### Set task
Could you reproduce every one of the lines below, word for word and in the same order?

# Records for processing start

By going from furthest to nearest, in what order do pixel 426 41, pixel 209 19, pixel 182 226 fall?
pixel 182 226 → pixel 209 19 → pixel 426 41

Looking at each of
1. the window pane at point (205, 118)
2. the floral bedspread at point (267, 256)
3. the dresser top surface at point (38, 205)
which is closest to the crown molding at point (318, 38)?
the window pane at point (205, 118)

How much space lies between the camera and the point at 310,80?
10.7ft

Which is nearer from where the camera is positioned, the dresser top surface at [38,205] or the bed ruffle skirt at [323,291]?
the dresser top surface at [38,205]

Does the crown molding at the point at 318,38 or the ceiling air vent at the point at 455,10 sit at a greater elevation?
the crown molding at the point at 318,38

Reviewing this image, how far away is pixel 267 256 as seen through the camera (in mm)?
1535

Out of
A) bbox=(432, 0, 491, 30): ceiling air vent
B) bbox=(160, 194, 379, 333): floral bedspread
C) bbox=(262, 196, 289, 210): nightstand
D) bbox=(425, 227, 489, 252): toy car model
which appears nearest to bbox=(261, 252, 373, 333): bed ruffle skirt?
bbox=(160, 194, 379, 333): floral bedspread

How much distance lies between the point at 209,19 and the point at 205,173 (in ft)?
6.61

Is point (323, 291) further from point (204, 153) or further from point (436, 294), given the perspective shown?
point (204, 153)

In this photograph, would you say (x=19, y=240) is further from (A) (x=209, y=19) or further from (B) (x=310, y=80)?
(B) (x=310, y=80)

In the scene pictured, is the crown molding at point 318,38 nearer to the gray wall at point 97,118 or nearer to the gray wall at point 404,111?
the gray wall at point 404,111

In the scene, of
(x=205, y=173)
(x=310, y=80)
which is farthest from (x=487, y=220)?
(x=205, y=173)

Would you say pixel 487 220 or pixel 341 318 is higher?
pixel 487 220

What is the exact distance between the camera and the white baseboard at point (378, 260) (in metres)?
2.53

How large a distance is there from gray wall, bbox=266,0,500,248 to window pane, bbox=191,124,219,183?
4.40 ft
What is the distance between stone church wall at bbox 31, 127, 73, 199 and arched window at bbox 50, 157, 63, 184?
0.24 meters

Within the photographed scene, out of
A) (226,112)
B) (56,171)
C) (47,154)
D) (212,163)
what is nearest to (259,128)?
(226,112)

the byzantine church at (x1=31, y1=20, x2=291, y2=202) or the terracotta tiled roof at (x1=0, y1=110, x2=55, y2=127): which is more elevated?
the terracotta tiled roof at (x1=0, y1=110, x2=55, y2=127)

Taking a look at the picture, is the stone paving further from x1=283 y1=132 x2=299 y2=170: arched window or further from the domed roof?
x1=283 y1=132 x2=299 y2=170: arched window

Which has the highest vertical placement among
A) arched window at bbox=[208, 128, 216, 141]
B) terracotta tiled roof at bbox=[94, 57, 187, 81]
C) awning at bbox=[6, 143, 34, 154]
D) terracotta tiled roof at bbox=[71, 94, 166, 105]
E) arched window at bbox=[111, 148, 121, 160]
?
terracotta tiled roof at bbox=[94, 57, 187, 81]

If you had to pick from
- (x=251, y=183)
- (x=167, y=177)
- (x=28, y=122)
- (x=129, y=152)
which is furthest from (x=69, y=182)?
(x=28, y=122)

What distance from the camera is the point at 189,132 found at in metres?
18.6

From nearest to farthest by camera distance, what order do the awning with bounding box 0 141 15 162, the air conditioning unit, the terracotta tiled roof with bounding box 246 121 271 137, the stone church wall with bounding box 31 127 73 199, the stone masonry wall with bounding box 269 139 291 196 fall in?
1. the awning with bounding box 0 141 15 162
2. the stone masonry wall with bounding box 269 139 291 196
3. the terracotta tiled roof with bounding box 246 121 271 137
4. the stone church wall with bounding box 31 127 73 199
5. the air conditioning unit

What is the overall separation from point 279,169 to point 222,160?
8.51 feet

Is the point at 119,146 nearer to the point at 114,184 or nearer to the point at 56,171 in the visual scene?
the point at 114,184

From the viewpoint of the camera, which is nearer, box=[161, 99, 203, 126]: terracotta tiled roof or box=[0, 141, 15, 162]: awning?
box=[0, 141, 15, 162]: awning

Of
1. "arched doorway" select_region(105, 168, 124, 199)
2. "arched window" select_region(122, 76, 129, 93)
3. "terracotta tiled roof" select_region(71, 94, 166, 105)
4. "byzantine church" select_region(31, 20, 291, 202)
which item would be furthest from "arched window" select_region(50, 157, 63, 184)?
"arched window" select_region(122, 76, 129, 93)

# Records for processing end

### Output for this task
By going from furthest to nearest, in what order do pixel 426 41, pixel 209 19, pixel 182 226 fall?
pixel 182 226 → pixel 209 19 → pixel 426 41

Looking at each of
1. the window pane at point (205, 118)
2. the floral bedspread at point (267, 256)
3. the dresser top surface at point (38, 205)
which is closest to the crown molding at point (318, 38)?
the window pane at point (205, 118)

How much space lies between the camera and the point at 310,80?
10.7ft

Which is nearer from where the camera is positioned, the dresser top surface at [38,205] or the bed ruffle skirt at [323,291]?
the dresser top surface at [38,205]

Does the crown molding at the point at 318,38 or the ceiling air vent at the point at 455,10 sit at a greater elevation?
the crown molding at the point at 318,38

Reviewing this image, how far away is pixel 267 256 as seen through the camera (in mm)?
1535

Out of
A) bbox=(432, 0, 491, 30): ceiling air vent
B) bbox=(160, 194, 379, 333): floral bedspread
C) bbox=(262, 196, 289, 210): nightstand
D) bbox=(425, 227, 489, 252): toy car model
which appears nearest to bbox=(261, 252, 373, 333): bed ruffle skirt?
bbox=(160, 194, 379, 333): floral bedspread

How much distance lies between the point at 209,19 and the point at 205,173 (in ft)?
6.61

Is point (323, 291) further from point (204, 153) or further from point (436, 294), given the perspective shown?
point (204, 153)

In this photograph, would you say (x=19, y=240) is further from (A) (x=209, y=19) or further from (B) (x=310, y=80)?
(B) (x=310, y=80)

In the scene pictured, is the crown molding at point 318,38 nearer to the gray wall at point 97,118 or nearer to the gray wall at point 404,111?
the gray wall at point 404,111

In the scene, of
(x=205, y=173)
(x=310, y=80)
which is farthest from (x=487, y=220)?
(x=205, y=173)

Would you say pixel 487 220 or pixel 341 318 is higher?
pixel 487 220

What is the exact distance between the camera and the white baseboard at point (378, 260) (in metres)?
2.53

How large a distance is there from gray wall, bbox=266,0,500,248 to window pane, bbox=191,124,219,183?
4.40 ft
What is the distance between stone church wall at bbox 31, 127, 73, 199 and arched window at bbox 50, 157, 63, 184?
0.24 meters

Within the photographed scene, out of
A) (226,112)
B) (56,171)
C) (47,154)
D) (212,163)
what is nearest to (259,128)?
(226,112)

the byzantine church at (x1=31, y1=20, x2=291, y2=202) or the terracotta tiled roof at (x1=0, y1=110, x2=55, y2=127): which is more elevated?
the terracotta tiled roof at (x1=0, y1=110, x2=55, y2=127)

Taking a look at the picture, is the stone paving further from x1=283 y1=132 x2=299 y2=170: arched window or further from the domed roof?
x1=283 y1=132 x2=299 y2=170: arched window

Which has the highest vertical placement among
A) arched window at bbox=[208, 128, 216, 141]
B) terracotta tiled roof at bbox=[94, 57, 187, 81]
C) awning at bbox=[6, 143, 34, 154]
D) terracotta tiled roof at bbox=[71, 94, 166, 105]
E) arched window at bbox=[111, 148, 121, 160]
?
terracotta tiled roof at bbox=[94, 57, 187, 81]

If you had to pick from
- (x=251, y=183)
- (x=167, y=177)
- (x=28, y=122)
- (x=129, y=152)
which is furthest from (x=69, y=182)?
(x=28, y=122)

What distance from the camera is the point at 189,132 found at in metres?
18.6

From nearest to farthest by camera distance, what order do the awning with bounding box 0 141 15 162, the air conditioning unit, the terracotta tiled roof with bounding box 246 121 271 137, the stone church wall with bounding box 31 127 73 199, the stone masonry wall with bounding box 269 139 291 196 fall in?
1. the awning with bounding box 0 141 15 162
2. the stone masonry wall with bounding box 269 139 291 196
3. the terracotta tiled roof with bounding box 246 121 271 137
4. the stone church wall with bounding box 31 127 73 199
5. the air conditioning unit

What is the overall separation from point 279,169 to point 222,160?
8.51 feet

Is the point at 119,146 nearer to the point at 114,184 or nearer to the point at 56,171 in the visual scene?
the point at 114,184

From the viewpoint of the camera, which is nearer, box=[161, 99, 203, 126]: terracotta tiled roof or box=[0, 141, 15, 162]: awning?
box=[0, 141, 15, 162]: awning

Of
1. "arched doorway" select_region(105, 168, 124, 199)
2. "arched window" select_region(122, 76, 129, 93)
3. "terracotta tiled roof" select_region(71, 94, 166, 105)
4. "byzantine church" select_region(31, 20, 291, 202)
which item would be furthest from "arched window" select_region(50, 157, 63, 184)?
"arched window" select_region(122, 76, 129, 93)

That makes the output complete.